(Dataset items)

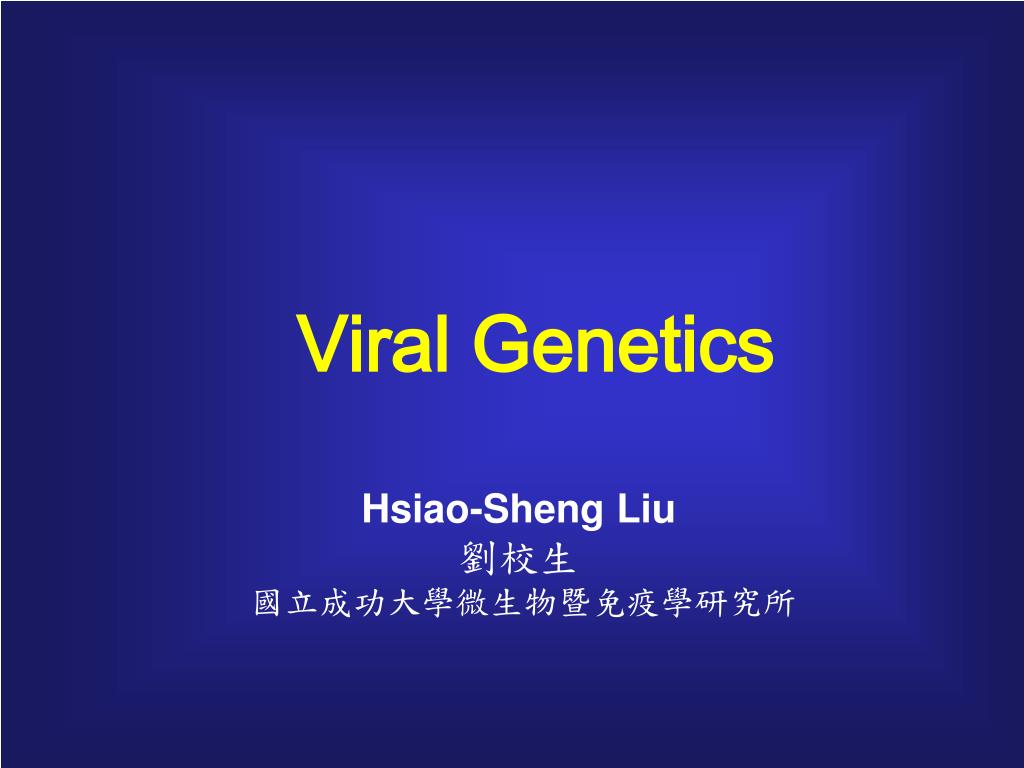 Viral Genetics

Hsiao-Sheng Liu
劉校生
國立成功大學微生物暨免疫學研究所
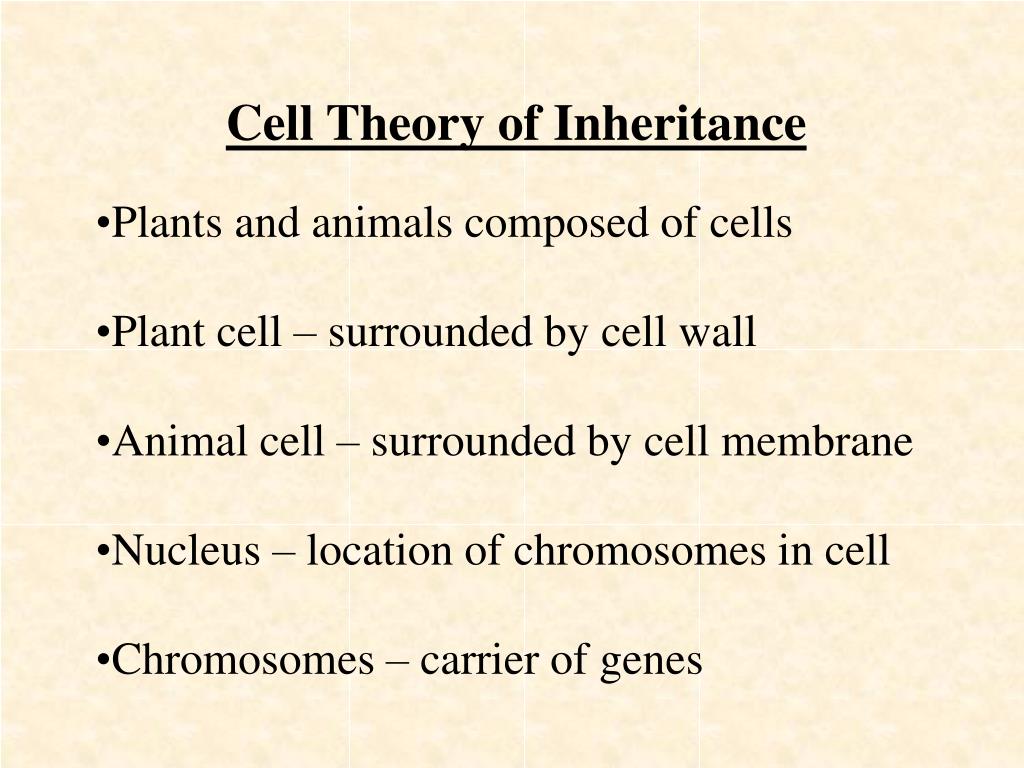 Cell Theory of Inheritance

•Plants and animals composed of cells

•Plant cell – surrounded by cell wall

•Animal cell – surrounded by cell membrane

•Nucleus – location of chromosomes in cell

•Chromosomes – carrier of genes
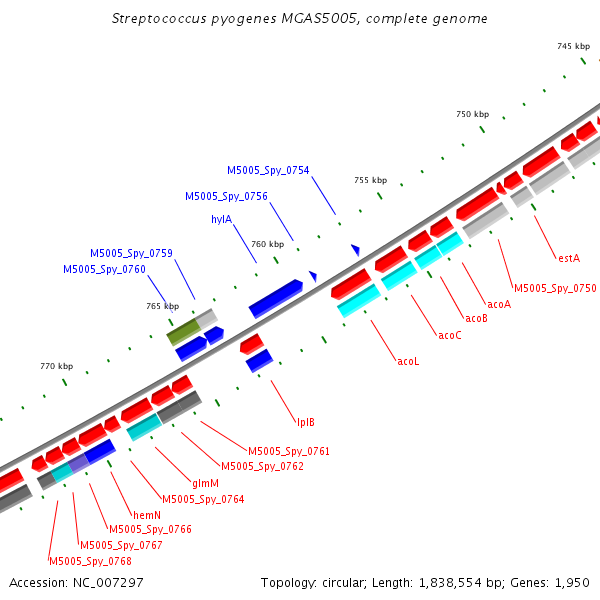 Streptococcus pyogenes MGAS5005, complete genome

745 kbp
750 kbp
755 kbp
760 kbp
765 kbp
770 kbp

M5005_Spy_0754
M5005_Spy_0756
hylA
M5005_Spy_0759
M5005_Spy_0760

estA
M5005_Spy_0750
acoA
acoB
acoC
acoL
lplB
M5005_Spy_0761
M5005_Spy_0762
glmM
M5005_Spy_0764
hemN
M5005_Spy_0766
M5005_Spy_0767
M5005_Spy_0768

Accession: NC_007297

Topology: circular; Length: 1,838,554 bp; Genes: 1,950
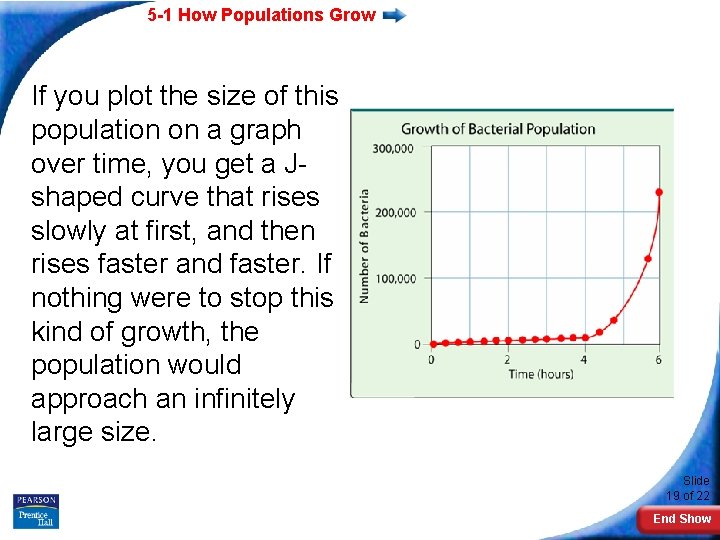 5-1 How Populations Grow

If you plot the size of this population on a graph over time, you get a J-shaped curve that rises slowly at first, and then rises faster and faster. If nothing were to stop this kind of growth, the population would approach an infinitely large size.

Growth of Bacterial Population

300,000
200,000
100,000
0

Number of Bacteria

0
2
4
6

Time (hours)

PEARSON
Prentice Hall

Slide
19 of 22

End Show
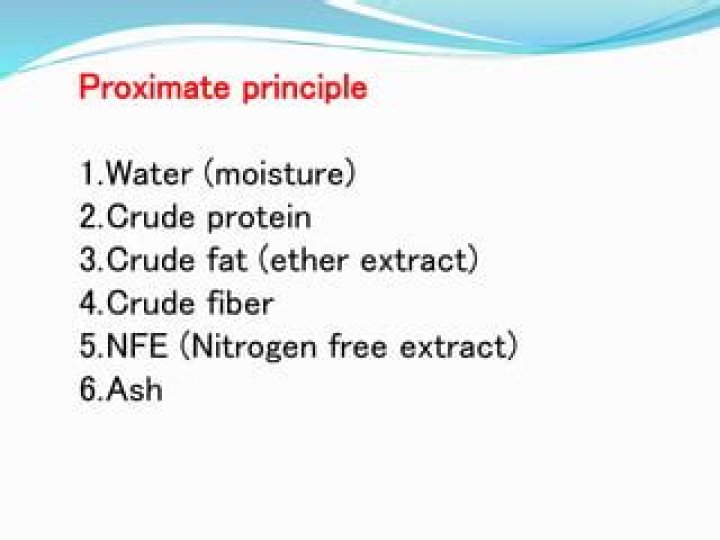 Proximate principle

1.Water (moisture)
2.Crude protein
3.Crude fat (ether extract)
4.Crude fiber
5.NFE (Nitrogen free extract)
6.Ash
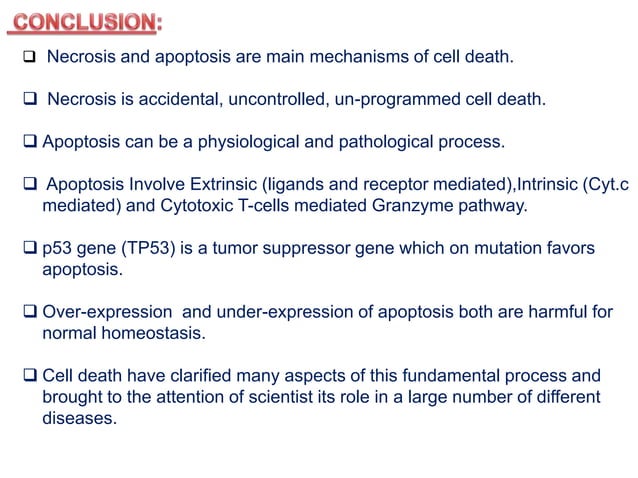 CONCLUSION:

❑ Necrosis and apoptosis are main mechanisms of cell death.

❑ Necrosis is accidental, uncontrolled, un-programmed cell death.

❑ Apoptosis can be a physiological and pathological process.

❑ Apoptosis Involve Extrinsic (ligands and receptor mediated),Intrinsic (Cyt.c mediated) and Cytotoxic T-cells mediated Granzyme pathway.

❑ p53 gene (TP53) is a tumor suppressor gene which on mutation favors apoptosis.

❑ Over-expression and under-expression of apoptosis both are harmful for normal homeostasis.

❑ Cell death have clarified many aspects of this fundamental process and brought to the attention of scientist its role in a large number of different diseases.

---

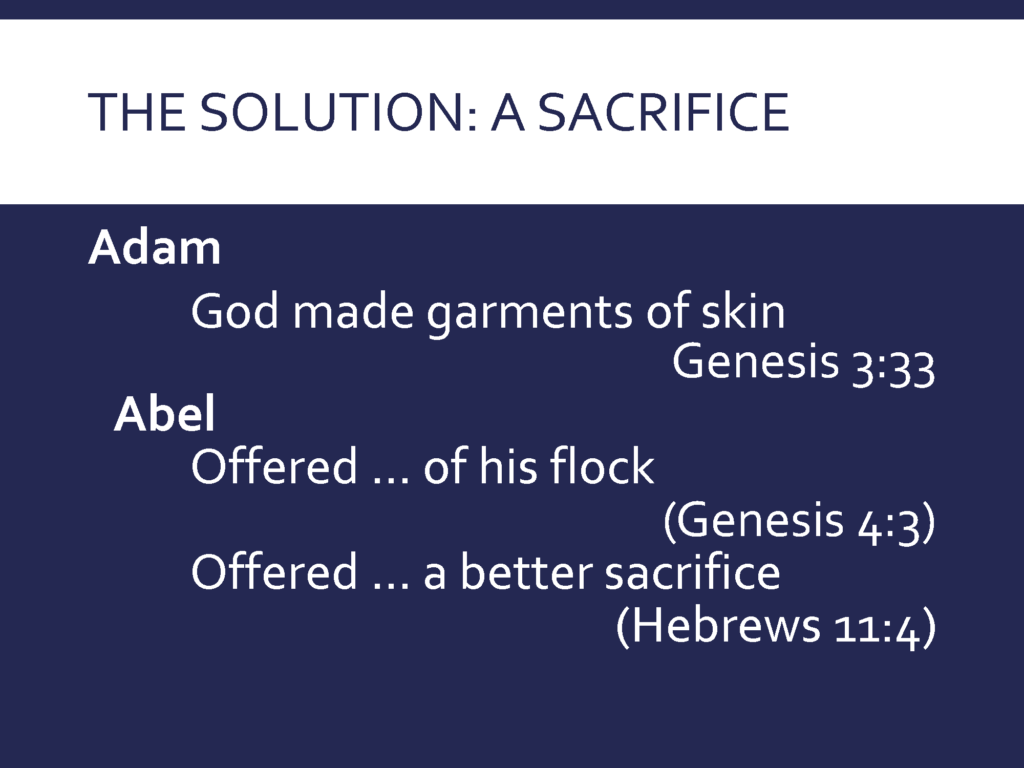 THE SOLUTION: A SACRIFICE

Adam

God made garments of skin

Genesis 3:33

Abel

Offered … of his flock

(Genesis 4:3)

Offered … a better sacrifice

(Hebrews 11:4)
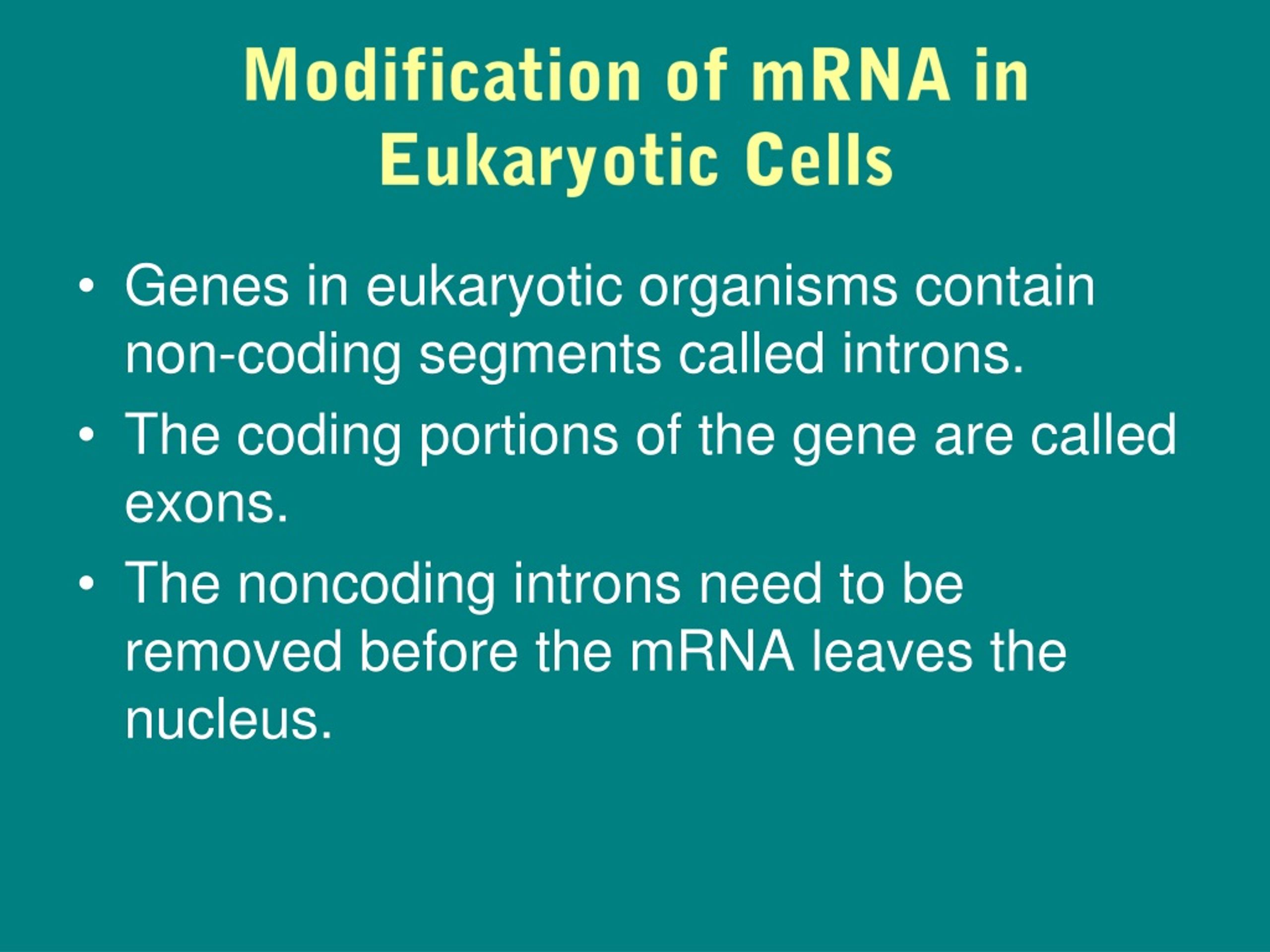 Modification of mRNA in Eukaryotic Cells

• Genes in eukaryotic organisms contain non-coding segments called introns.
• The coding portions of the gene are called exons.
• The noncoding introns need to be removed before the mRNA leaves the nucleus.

__Brief__.
With the pictures omitted, print the lines above exactly, beginning at the line with "Viral Genetics" and going on through the line with "5-1 How Populations Grow".

__Problem solution__.
 Viral Genetics

Hsiao-Sheng Liu
劉校生
國立成功大學微生物暨免疫學研究所
 Cell Theory of Inheritance

•Plants and animals composed of cells

•Plant cell – surrounded by cell wall

•Animal cell – surrounded by cell membrane

•Nucleus – location of chromosomes in cell

•Chromosomes – carrier of genes
 Streptococcus pyogenes MGAS5005, complete genome

745 kbp
750 kbp
755 kbp
760 kbp
765 kbp
770 kbp

M5005_Spy_0754
M5005_Spy_0756
hylA
M5005_Spy_0759
M5005_Spy_0760

estA
M5005_Spy_0750
acoA
acoB
acoC
acoL
lplB
M5005_Spy_0761
M5005_Spy_0762
glmM
M5005_Spy_0764
hemN
M5005_Spy_0766
M5005_Spy_0767
M5005_Spy_0768

Accession: NC_007297

Topology: circular; Length: 1,838,554 bp; Genes: 1,950
 5-1 How Populations Grow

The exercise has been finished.